O adeus é um olhar, um gesto fugaz, um aceno com a mão, um lenço branco animado pelo vento. Deixa-se um amor, numa curva apertada da topografia da vida, Um amor ou a possibilidade de o ter sido. À porta de um bar, numa paragem de carro eléctrico, num esconso da cabeça, num equívoco pessoal, num desencontro de minutos, numa ilusão que se desilude.
Ancorado num cais imaginário. Encontramos, perdemos, voltamos a encontrar, e a perder. O mundo, impassível, continua a rodar sem misericórdia, indiferente ao amor. Nunca encontramos quem queremos, perdemos quem não sabemos que queremos, nada sabemos.
Tertuliano emigrou para um barco, fez-se marinheiro, para viver o amor do mar, e o seu outro amor ficou amarrado a um cais, uma estátua, é essa a verdade factual desta história.

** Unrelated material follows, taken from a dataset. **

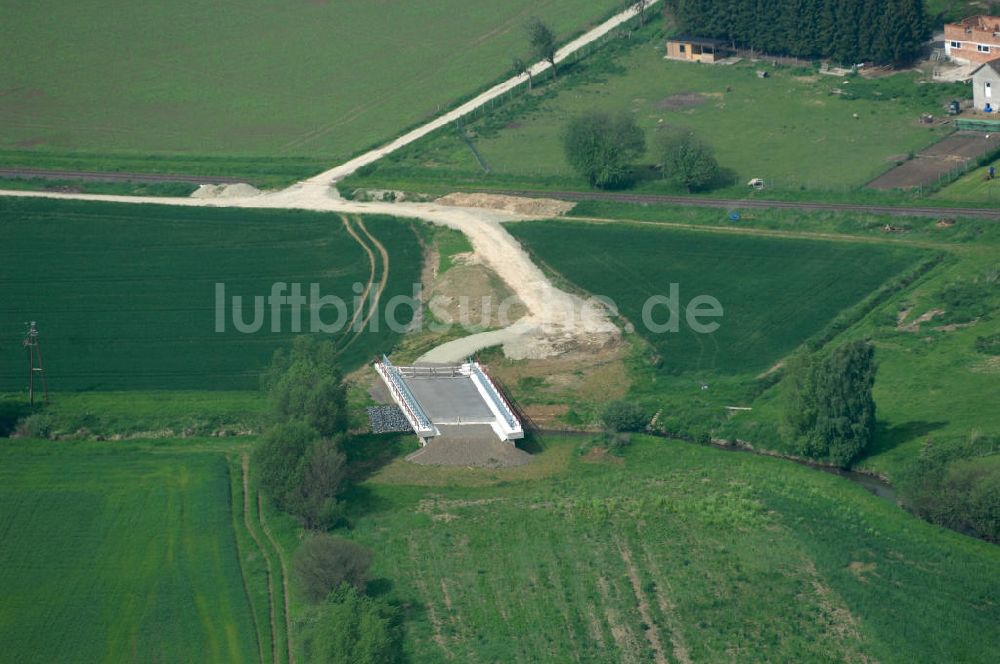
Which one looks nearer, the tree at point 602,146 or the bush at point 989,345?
the bush at point 989,345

Duas mulheres, uma de carne e osso e sentimento, e outra de abstração líquida, competindo para serem as escolhidas. Uma, Maria, a outra Mar. Antes de se transformar em mulher estátua, no momento imediatamente a seguir a este relato, Maria, vestida de preto num luto sem mortes, a anunciar uma morte a vir: a do amor que parte. Posou a canastra no chão, usou-se de poucas palavras, as suficientes, e de um tímido acenar de adeus no dia da partida. Não exteriorizou o choro, as lágrimas pingaram para dentro, humedeceram-lhe as emoções naquele momento triste.
Despediram-se no cais.
- Não olhámos para as estrelas juntos, quando
te pedi que me desenhasses, dizendo, metáforas de amor.
- Partes agora, e faltou-nos isso,
tão importante.
- Não podia fazê-lo.
- Porquê?
- Só te as posso mostrar quando as souber
reconhecer, a todas, dominar os
seus sentidos, as armadilhas do que
nos querem revelar.
- Bastava-me um céu estrelado. Tudo está lá!
- Nunca basta isso, devemos querer mais.
- Talvez., não sei, basto-me com
pouco. O necessário.
- E para as conhecer, e as
cartografar na memória para depois as contar, tenho primeiro de correr os mares
do mundo.
- Seria suficiente uma metáfora bela.
- Pode-se levar uma vida para conseguir isso. Só vendo o céu estrelado em todas as suas latitudes poderei captar para ti esse presente único.
- Não partes só por isso.
- Parto só por isso.
- Vais porque tens uma escolha de amor para fazer. - Encantaste-te por essa imensidão voluptuosa e traiçoeira, esse mar que dizes, e instalou-se em ti a dúvida.
- Não. O meu amor és tu, mas só
percorrendo a vastidão dos oceanos,
solitário, encostado à amurada do navio, absorvendo o silêncio desse infinito líquido, posso capturar as metáforas.
- Serão mil os tesouros que te trarei
de presente.
- E nessas metáforas estarão contidos
todos os significados do amor.
- Se é assim, que esse chamamento se cumpra.
- Embriaga-te de todos os mares e dos deslumbramentos, dos perigos e da ressaca, volta para mim, meu Amor.
Despediram-se assim. Maria, fez-se mulher estátua, na ponta do cais que penetra o mar, olhos pedra, ali, na companhia ruidosa das gaivotas e dos albatrozes, pousadas nela, petrificada. Até um dia, em que um beijo quente, a volte a despertar. É que voltou o homem que partiu do mundo à procura de metáforas do Amor.